_Data to use:_
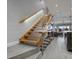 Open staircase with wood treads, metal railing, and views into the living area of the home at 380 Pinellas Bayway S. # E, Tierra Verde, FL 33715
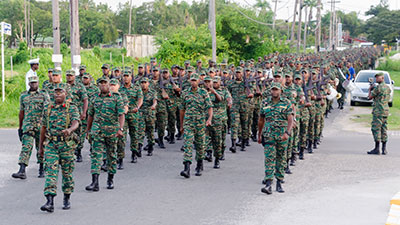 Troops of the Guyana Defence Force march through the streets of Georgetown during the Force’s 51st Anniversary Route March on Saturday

...

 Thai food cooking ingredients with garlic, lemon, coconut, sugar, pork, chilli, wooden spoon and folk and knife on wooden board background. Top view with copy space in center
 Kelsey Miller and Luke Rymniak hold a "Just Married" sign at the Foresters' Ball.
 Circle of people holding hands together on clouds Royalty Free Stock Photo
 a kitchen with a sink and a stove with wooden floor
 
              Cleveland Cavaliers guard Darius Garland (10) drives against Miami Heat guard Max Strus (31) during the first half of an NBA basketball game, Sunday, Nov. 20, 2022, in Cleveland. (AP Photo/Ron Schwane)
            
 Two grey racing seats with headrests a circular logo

_What to do:_ Please rewrite the records starting with the line containing "Thai food cooking" and going on through the line containing "Kelsey Miller and", replacing "lemon" with "lime" and changing nothing else. Return only those lines.

_Result:_
 Thai food cooking ingredients with garlic, lime, coconut, sugar, pork, chilli, wooden spoon and folk and knife on wooden board background. Top view with copy space in center
 Kelsey Miller and Luke Rymniak hold a "Just Married" sign at the Foresters' Ball.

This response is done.